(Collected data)
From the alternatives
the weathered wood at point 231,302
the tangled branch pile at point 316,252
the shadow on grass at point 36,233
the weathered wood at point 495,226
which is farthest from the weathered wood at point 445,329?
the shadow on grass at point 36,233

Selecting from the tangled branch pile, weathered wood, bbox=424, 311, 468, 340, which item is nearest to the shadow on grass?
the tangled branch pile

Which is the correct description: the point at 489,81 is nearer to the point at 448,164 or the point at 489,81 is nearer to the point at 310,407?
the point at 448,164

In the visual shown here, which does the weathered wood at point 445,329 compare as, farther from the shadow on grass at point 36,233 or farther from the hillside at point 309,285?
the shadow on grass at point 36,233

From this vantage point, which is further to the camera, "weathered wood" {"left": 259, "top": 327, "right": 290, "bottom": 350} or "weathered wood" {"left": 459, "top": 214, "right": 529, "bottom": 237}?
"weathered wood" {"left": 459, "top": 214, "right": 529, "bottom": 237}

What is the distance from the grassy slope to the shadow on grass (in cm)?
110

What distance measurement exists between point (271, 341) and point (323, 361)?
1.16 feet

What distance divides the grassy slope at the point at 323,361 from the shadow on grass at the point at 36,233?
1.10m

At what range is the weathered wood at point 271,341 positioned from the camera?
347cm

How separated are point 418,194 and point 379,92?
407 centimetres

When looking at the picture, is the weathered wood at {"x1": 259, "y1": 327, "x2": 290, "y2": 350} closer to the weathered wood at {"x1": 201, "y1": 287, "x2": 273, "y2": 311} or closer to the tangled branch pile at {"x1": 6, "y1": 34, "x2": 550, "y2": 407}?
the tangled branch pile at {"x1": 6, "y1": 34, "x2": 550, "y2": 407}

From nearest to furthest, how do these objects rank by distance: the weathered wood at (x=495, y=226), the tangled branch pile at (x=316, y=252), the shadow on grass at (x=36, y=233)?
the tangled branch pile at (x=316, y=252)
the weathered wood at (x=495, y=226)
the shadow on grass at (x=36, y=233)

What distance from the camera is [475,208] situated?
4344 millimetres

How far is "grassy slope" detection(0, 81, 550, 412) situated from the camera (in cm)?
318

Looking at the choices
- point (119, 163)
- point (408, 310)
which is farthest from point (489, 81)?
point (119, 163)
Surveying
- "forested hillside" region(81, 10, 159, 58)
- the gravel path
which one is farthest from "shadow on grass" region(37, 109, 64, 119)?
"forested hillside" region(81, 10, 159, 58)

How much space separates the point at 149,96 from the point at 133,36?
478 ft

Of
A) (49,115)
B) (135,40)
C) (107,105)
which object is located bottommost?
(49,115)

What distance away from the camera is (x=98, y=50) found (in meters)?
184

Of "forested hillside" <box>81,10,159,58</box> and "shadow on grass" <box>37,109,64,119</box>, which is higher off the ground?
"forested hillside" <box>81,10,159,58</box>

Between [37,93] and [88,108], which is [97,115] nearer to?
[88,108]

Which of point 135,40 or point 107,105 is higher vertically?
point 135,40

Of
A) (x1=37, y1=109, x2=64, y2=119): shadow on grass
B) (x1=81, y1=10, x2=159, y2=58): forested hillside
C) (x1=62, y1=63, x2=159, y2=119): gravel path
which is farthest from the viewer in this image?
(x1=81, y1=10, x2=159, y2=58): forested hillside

**Exercise requirements:**
Please write out all of the records above again, replacing "gravel path" with "dirt trail" everywhere it appears and leaving everything else unchanged.

**Answer for this exercise:**
From the alternatives
the weathered wood at point 231,302
the tangled branch pile at point 316,252
the shadow on grass at point 36,233
the weathered wood at point 495,226
which is farthest from the weathered wood at point 445,329?
the shadow on grass at point 36,233

Selecting from the tangled branch pile, weathered wood, bbox=424, 311, 468, 340, which item is nearest to the shadow on grass?
the tangled branch pile

Which is the correct description: the point at 489,81 is nearer to the point at 448,164 or the point at 489,81 is nearer to the point at 310,407?
the point at 448,164

In the visual shown here, which does the weathered wood at point 445,329 compare as, farther from the shadow on grass at point 36,233 or farther from the hillside at point 309,285?
the shadow on grass at point 36,233

From this vantage point, which is further to the camera, "weathered wood" {"left": 259, "top": 327, "right": 290, "bottom": 350} or "weathered wood" {"left": 459, "top": 214, "right": 529, "bottom": 237}?
"weathered wood" {"left": 459, "top": 214, "right": 529, "bottom": 237}

What is the distance from the grassy slope to the shadow on grass (in cm)?
110

What distance measurement exists between point (271, 341) and point (323, 361)?
1.16 feet

What distance divides the grassy slope at the point at 323,361 from the shadow on grass at the point at 36,233?
1.10m

At what range is the weathered wood at point 271,341 positioned from the camera?
347cm

How separated are point 418,194 and point 379,92?
407 centimetres

When looking at the picture, is the weathered wood at {"x1": 259, "y1": 327, "x2": 290, "y2": 350} closer to the weathered wood at {"x1": 201, "y1": 287, "x2": 273, "y2": 311} or closer to the tangled branch pile at {"x1": 6, "y1": 34, "x2": 550, "y2": 407}?
the tangled branch pile at {"x1": 6, "y1": 34, "x2": 550, "y2": 407}

From nearest to furthest, how do these objects rank by distance: the weathered wood at (x=495, y=226), the tangled branch pile at (x=316, y=252), the shadow on grass at (x=36, y=233)?
the tangled branch pile at (x=316, y=252)
the weathered wood at (x=495, y=226)
the shadow on grass at (x=36, y=233)

What distance from the camera is [475,208] situated?
4344 millimetres

How far is "grassy slope" detection(0, 81, 550, 412) situated from the camera (in cm)?
318

Looking at the choices
- point (119, 163)
- point (408, 310)
which is farthest from point (489, 81)?
point (119, 163)
Surveying
- "forested hillside" region(81, 10, 159, 58)
- the dirt trail
which one is farthest from "shadow on grass" region(37, 109, 64, 119)?
"forested hillside" region(81, 10, 159, 58)

How much space separates the point at 149,96 from the point at 133,36?
478 ft

Of
A) (49,115)
B) (135,40)
C) (107,105)
which object is located bottommost?
(49,115)

What distance away from the camera is (x=98, y=50) found (in meters)?
184

Of "forested hillside" <box>81,10,159,58</box> and "shadow on grass" <box>37,109,64,119</box>, which is higher off the ground?
"forested hillside" <box>81,10,159,58</box>

Between [37,93] and [88,108], which is [97,115] nearer to?
[88,108]

Which of point 135,40 or point 107,105 is higher vertically?
point 135,40

Of
A) (x1=37, y1=109, x2=64, y2=119): shadow on grass
B) (x1=81, y1=10, x2=159, y2=58): forested hillside
C) (x1=62, y1=63, x2=159, y2=119): dirt trail
which is farthest from the viewer in this image?
(x1=81, y1=10, x2=159, y2=58): forested hillside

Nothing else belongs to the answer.